HEK293T cells were transfected with control mCherry, TRPV1^WT, TRPV1^FeRIC, TRPV4^WT, or TRPV4^FeRIC. Seventy-two hours after transfection, total RNA was extracted and cDNA was prepared using High Capacity cDNA RT (Applied Biosciences). qPCR was performed using SYBR green (IQ SYBR green Supermix; Biorad) on a Biorad C1000 Touch Thermal Cycler. mRNA expression was calculated using the ΔΔCt method and normalized to the relative expression of β-actin. mRNA levels for mCherry were adjusted to 1. Primers used have been previously published(71). Primer sequences are: Fpn(F) TTGCAGGAGTCATTGCTGCTA Fpn(R) TGGAGTTCTGCACACCATTGAT; Fth(F) CCATCAACCGCCAGATCAAC Fth(R) GCCACATCATCTCGGTCAAA; Ftl(F) GGGCCTCCTACACCTACCTC Ftl(R) CTCCTGGGTTTTACCCCATT; Slc11a2+1RE(F) TGTTTGATTGCATTGGGTCTG Slc11a2+1RE(R) CGCTCAGCAGGACTTTCGAG; Tfrl ex 2,3(F) TCAAGCCAGATCAGCATTCTC Tfrl ex 2,3(R) AGCCAGTTTCATCTCCACATG.

Avian craniofacial analysis

To visualize the development of the skeletal structures, day 10–11 chicks from the various treatment groups were fixed in 95% ethanol and processed for alcian blue and alizarin red staining as described by(72). Once cleared in glycerol, the length of the jaw structures (in mm) was measured using a dissecting microscope fitted with an ocular micrometer. The upper beak measurement extended from the quadratojugal to the tip of the upper beak. To ensure comparable staging across treatment groups, the upper beak length for each chick were normalized to individual femur lengths.

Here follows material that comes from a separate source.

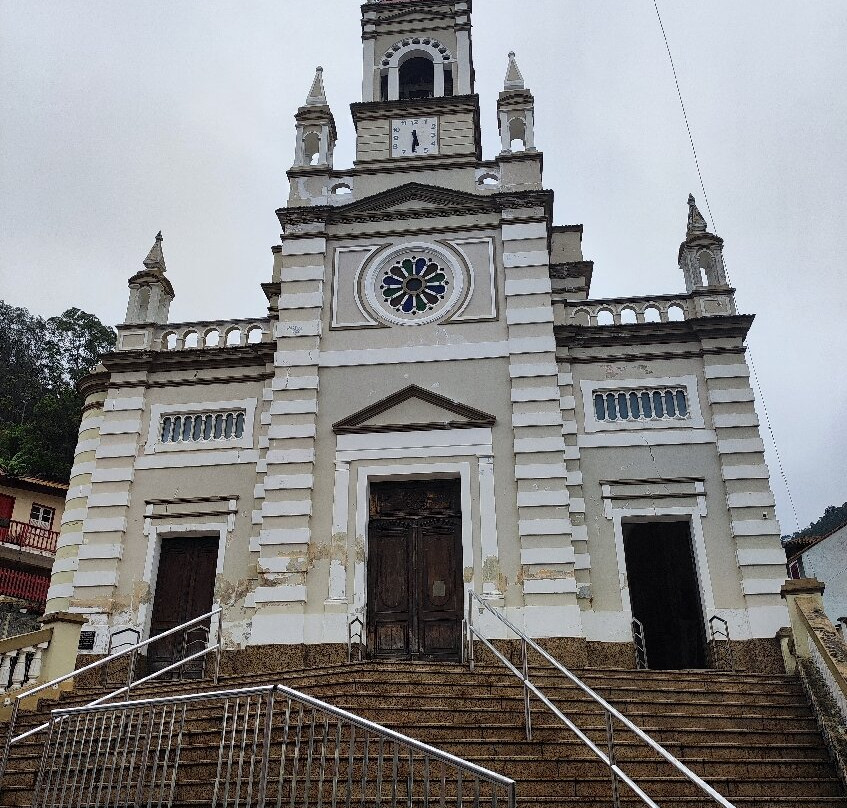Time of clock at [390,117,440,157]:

Zebrafish pharmacological treatment and imaging

We treated zebrafish larvae at 48 hours post fertilization (hpf) to assess the impact of TRPV4 stimulation on cranial neural crest cell convergent and extension. Zebrafish embryos were generated by natural pairwise matings of −1.4col1a1:egfp transgenic adults (AB background)(31) Embryos were collected 30 minutes after spawning, stored at 28°C in embryo media (0.3g/L NaCl, 75mg/L CaSO₄, 37.5mg/L NaHCO₃, 0.003% methylene blue), and distributed randomly into separate petri dishes (50 embryos per dish). At 48hpf, embryos were treated with either 20uM GSK1016790A (GSK101) in 0.1% DMSO, 0.1% DMSO (vehicle control), or 20uM GSK1153218A, a compound that is structurally similar to GSK101 but lacks detectible activity (Supplemental Table. 1). We obtained ventral images of cartilaginous craniofacial structures at 3 and 4 days post fertilization (dpf) using the Vertebrate Automated Screening Technology (VAST; software version 1.2.2.8.) platform (Union Biometrica) as described(73). Embryos were collected after imaging and returned to their petri dish with fresh experimental media and stored at 28°C until the 4dpf imaging time point. Craniofacial defects were quantified by measuring the distance between Meckel’s cartilage and the ceratohyal using ImageJ. All experiments were repeated at least 3 times.

Statistical analysis

All experiments unless otherwise noted were repeated a minimum of 3 times. Differences in categorical data sets (percentage of animals with congenital defects) were analyzed using Fisher’s exact testing. Differences in continuous data sets were analyzed using a one-way ANOVA followed by Bonferroni post-hoc testing or unpaired t testing, where appropriate. Data are expressed as mean ± SEM where applicable. A P value less than 0.05 was considered a statistically significant difference.